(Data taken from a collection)
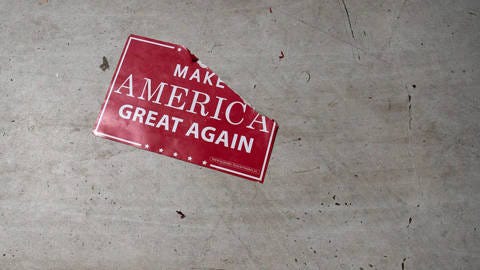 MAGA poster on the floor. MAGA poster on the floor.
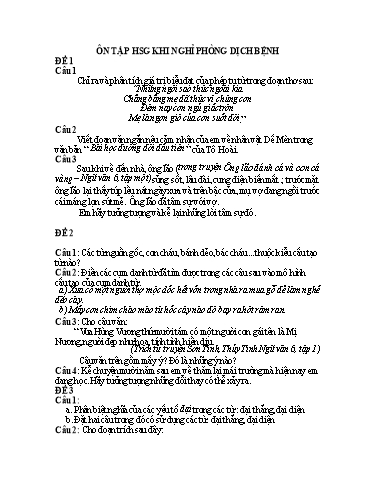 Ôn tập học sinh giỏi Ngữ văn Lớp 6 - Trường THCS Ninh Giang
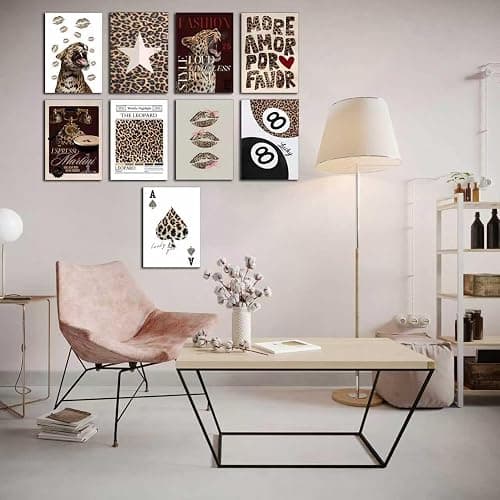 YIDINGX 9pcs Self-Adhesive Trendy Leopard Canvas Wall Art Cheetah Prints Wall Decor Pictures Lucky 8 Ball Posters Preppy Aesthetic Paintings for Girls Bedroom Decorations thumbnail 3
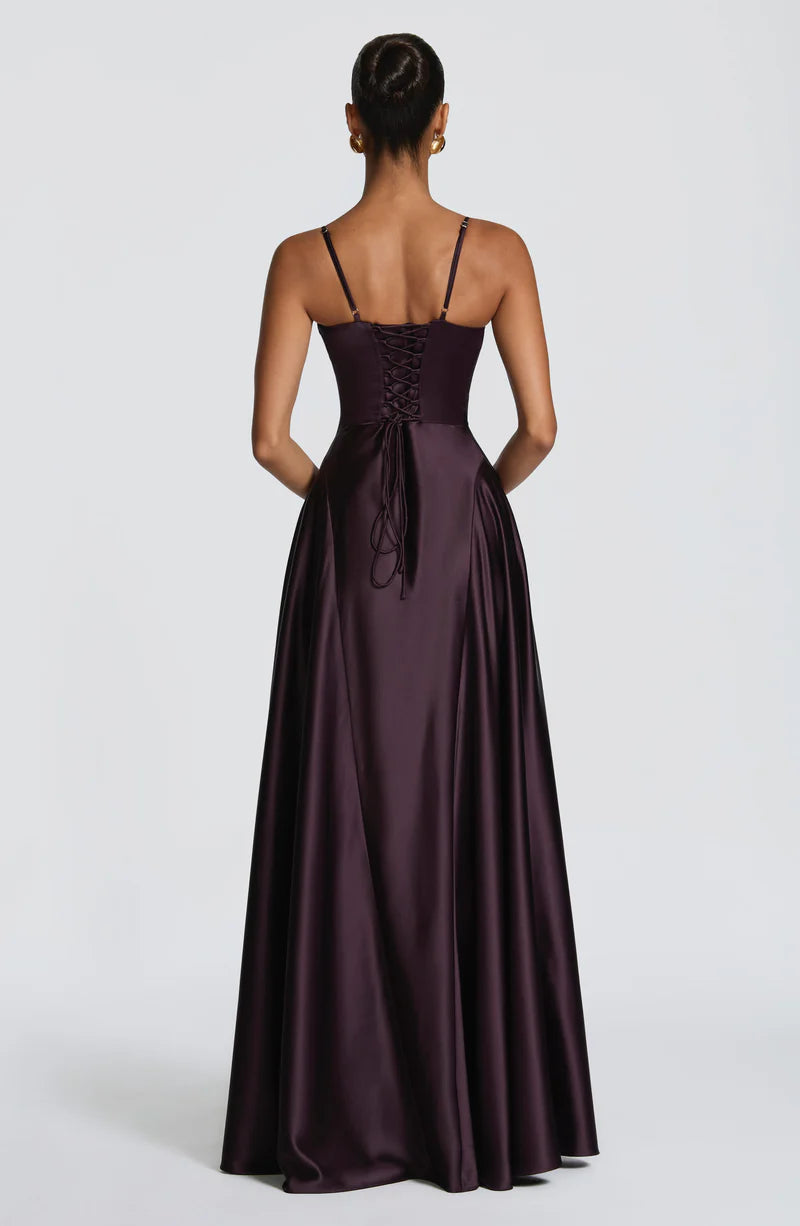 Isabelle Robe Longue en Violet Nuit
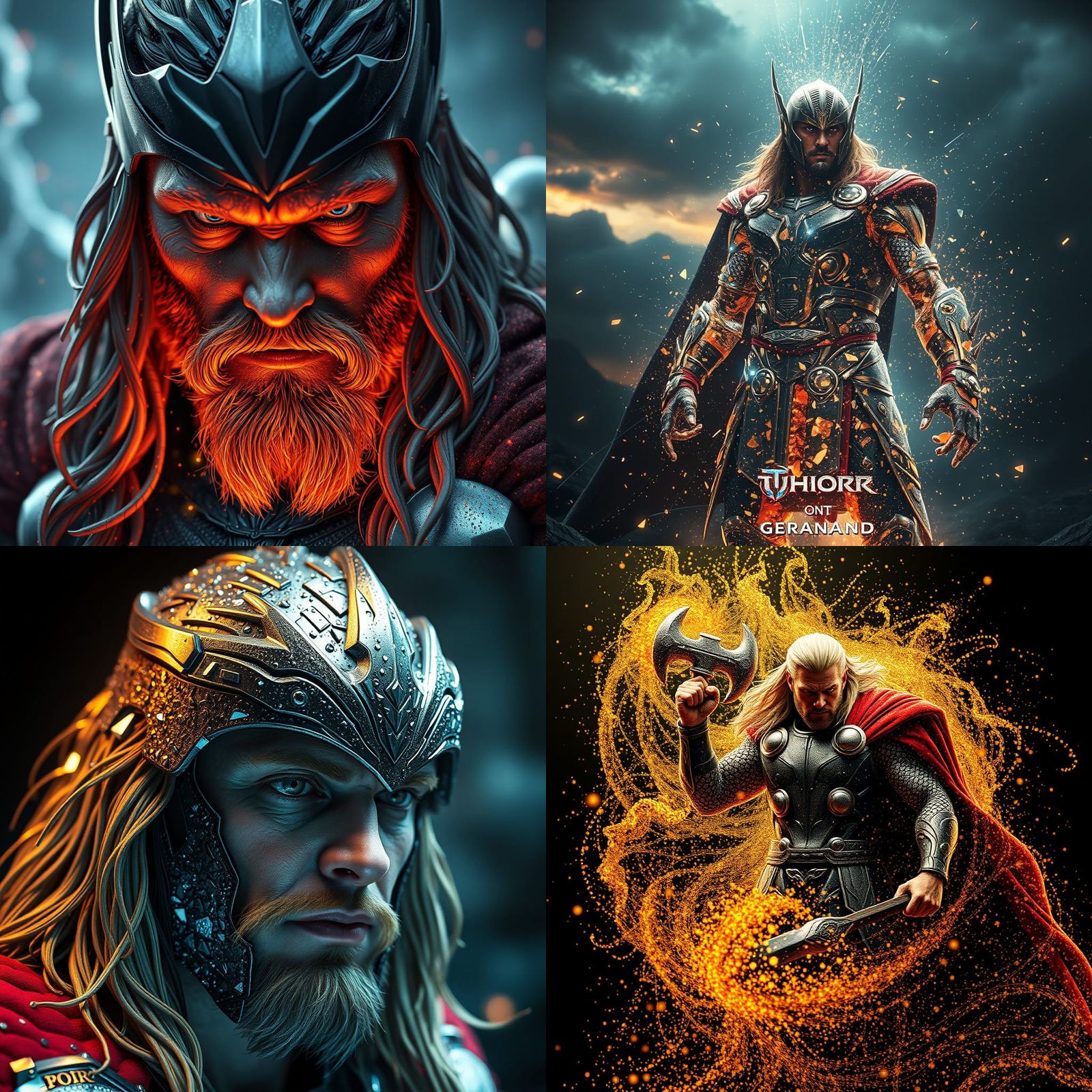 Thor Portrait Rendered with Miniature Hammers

*Your task*.
Copy the data above word for word, leaving out the pictures.

*Completed exercise*.
 MAGA poster on the floor. MAGA poster on the floor.
 Ôn tập học sinh giỏi Ngữ văn Lớp 6 - Trường THCS Ninh Giang
 YIDINGX 9pcs Self-Adhesive Trendy Leopard Canvas Wall Art Cheetah Prints Wall Decor Pictures Lucky 8 Ball Posters Preppy Aesthetic Paintings for Girls Bedroom Decorations thumbnail 3
 Isabelle Robe Longue en Violet Nuit
 Thor Portrait Rendered with Miniature Hammers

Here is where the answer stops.